→ WHAT IS BEING ASKED: According to the passage about TSA screening of disabled travelers, at which airport was the 7-year-old girl with cerebral palsy waiting to board her flight?

──────── PASSAGE ────────

If you thought the TSA’s reputation as America’s worst federal agency couldn’t get any worse — and after its recent PR disasters, I wouldn’t blame you — you might want to think again.
Last week brought fresh evidence that our airport screeners are working even harder to be reviled by the public they’re assigned to protect.
Both incidents involve young passengers with disabilities. The first one happened to a young deaf passenger traveling to a conference in Louisville. He alleges agents belittled him (I can’t repeat the exact words they allegedly used), stole his candy, and devoured it in front of him.
The second incident involves a cancer patient on his way to Disneyland, having his prosthetic leg screened by a TSA agent. A photo of the search provoked widespread outrage. My colleague Lisa Simeone covered the fallout on the watchdog site TSA News.
The TSA issued a statement on its blog, denying the deaf passenger was mistreated. It said it had the pictures to disprove it.
“After a review of the video, TSA found no footage that matches the information in the blog post, such as Officers removing food during any bag search and eating it, or anything to indicate that they were pointing at and ridiculing a passenger,” it said.
A blog post written by the deaf passenger has since been removed, and the author has asked other media outlets to unpublish the article.
TSA hasn’t commented on the photo of the child being screened. It doesn’t really have to. No one seems to care what the agency has to say anymore.
Was that a doctored photo? Was the deaf passenger harassed by agents? What does it matter? They just wouldn’t put anything past the TSA.
Just in case you’re one of the three readers who are still concerned with the facts, here are a few to chew on. The TSA has a long history of targeting the disabled, as I documented in a post last year.
Since then, it’s kept the most defenseless air travelers in its crosshairs.
In May, radio host Laura Ingraham reported a legless Afghanistan war veteran being given a very thorough once-over by TSA agents at Baltimore-Washington International Airport. Our vets, she added, “deserve better.” (She’s right.)
A few weeks before, it aggressively screened a 7-year-old female passenger with cerebral palsy, causing her family to miss their flight. The girl, Dina Frank, was waiting to board a flight departing from JFK Airport in New York to Florida, when agents insisted on conducting a thorough search of her and her crutches — this was at the gate, after the girl had already gone through security at the checkpoint.
Elderly passengers with mobility challenges are also a favorite target. Just a few days before they went after the disabled girl, a passenger flying out of Palm Beach International Airport claims agents refused to let her walk through a magnetometer and gave her an invasive pat-down.

──────── MATERIAL SHOWN ────────

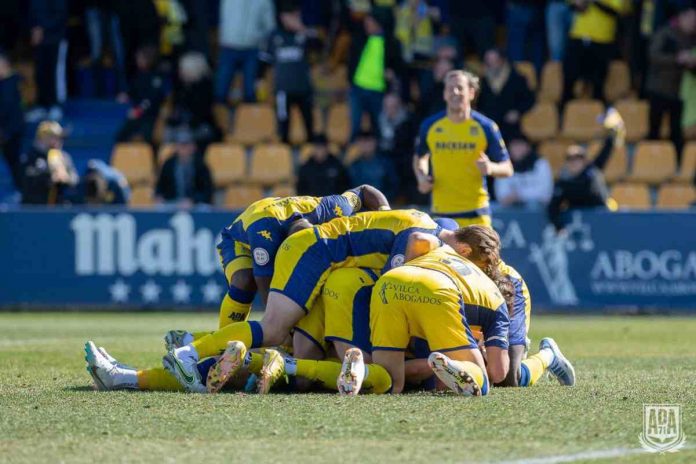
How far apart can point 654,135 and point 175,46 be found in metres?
7.97

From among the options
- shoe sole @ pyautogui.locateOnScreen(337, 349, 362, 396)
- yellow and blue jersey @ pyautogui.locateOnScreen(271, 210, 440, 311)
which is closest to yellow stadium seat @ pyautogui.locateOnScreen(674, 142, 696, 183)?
yellow and blue jersey @ pyautogui.locateOnScreen(271, 210, 440, 311)

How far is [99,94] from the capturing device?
2439 centimetres

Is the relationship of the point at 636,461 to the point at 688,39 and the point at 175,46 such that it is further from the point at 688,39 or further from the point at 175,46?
the point at 175,46

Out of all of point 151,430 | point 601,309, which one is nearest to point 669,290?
point 601,309

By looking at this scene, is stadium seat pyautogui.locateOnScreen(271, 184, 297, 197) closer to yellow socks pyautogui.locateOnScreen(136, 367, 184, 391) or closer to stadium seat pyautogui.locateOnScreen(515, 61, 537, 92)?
stadium seat pyautogui.locateOnScreen(515, 61, 537, 92)

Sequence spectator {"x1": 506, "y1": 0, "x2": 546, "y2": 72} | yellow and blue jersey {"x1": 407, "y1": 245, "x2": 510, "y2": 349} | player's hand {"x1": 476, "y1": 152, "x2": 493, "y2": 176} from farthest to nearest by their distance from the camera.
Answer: spectator {"x1": 506, "y1": 0, "x2": 546, "y2": 72}, player's hand {"x1": 476, "y1": 152, "x2": 493, "y2": 176}, yellow and blue jersey {"x1": 407, "y1": 245, "x2": 510, "y2": 349}

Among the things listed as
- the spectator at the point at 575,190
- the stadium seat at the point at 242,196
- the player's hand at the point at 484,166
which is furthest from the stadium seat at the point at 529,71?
the player's hand at the point at 484,166

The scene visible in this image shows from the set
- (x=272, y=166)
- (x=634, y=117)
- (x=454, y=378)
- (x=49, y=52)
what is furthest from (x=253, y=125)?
(x=454, y=378)

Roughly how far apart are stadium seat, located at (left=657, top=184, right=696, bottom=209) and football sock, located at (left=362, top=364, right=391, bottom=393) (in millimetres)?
12310

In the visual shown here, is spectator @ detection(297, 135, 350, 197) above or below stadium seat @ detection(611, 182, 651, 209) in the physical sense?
above

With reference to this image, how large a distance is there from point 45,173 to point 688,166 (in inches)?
365

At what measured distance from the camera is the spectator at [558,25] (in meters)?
21.3

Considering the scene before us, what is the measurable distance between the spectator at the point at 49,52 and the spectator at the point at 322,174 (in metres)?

────────

→ WRITTEN SOLUTION: JFK Airport in New York.